To do. Look through the material and copy each line holding "frames".

Given information.
◇ ◇ ◇ ◇ ◇ ◇ ◇

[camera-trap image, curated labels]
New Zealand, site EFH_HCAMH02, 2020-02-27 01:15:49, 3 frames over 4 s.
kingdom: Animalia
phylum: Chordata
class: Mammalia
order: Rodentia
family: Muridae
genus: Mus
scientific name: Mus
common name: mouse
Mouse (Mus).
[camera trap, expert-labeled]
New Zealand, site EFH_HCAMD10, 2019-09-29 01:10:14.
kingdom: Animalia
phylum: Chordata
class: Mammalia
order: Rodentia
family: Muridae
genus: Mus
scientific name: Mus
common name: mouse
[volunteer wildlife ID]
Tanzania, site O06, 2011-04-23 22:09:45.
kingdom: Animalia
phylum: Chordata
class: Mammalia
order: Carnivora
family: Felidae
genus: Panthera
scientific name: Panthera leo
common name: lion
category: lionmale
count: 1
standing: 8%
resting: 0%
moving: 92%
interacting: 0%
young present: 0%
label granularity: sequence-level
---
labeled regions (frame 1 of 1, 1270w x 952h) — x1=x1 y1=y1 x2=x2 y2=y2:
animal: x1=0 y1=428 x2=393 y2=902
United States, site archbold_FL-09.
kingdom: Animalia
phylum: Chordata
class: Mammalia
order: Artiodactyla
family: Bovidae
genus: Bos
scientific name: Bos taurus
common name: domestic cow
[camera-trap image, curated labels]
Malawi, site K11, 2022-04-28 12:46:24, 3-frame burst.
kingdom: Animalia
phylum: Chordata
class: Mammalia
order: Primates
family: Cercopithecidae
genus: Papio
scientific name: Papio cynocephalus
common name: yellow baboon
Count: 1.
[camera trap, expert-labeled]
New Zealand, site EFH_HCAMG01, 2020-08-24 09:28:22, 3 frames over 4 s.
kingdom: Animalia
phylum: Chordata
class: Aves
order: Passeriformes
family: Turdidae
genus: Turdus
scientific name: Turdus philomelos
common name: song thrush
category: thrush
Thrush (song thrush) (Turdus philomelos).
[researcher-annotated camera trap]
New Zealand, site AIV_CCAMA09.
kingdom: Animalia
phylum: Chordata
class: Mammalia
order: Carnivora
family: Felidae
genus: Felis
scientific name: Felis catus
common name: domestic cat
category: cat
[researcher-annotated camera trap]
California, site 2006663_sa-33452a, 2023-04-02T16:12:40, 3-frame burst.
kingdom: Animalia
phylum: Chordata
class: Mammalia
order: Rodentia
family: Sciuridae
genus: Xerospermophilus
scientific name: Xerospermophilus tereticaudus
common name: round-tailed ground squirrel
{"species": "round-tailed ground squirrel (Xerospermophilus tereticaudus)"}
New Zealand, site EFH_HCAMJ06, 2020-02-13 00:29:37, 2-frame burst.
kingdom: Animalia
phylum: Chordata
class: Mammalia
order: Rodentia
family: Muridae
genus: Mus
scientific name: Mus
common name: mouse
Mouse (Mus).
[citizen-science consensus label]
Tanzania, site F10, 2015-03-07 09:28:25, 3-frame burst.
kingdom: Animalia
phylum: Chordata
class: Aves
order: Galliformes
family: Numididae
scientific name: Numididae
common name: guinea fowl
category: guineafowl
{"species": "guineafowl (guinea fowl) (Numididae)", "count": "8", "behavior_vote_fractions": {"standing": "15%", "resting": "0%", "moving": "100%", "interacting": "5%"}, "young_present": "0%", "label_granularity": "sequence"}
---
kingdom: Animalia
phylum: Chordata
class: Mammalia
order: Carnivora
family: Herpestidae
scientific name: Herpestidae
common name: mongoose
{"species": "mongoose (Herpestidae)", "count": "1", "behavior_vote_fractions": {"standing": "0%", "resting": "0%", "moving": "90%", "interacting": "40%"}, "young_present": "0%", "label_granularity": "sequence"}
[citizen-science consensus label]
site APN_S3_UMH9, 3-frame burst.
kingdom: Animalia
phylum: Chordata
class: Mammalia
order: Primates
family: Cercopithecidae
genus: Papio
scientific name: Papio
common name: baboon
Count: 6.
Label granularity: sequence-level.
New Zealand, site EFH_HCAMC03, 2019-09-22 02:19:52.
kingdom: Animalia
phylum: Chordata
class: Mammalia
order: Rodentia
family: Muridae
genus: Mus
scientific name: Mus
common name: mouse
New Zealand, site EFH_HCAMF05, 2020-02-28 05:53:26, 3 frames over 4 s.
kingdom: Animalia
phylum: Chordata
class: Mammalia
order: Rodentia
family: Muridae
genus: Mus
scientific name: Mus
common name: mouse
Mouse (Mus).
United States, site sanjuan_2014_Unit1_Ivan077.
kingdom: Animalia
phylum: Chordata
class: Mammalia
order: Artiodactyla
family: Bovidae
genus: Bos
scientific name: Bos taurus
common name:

◇ ◇ ◇ ◇ ◇ ◇ ◇

Task output.
New Zealand, site EFH_HCAMH02, 2020-02-27 01:15:49, 3 frames over 4 s.
New Zealand, site EFH_HCAMG01, 2020-08-24 09:28:22, 3 frames over 4 s.
New Zealand, site EFH_HCAMF05, 2020-02-28 05:53:26, 3 frames over 4 s.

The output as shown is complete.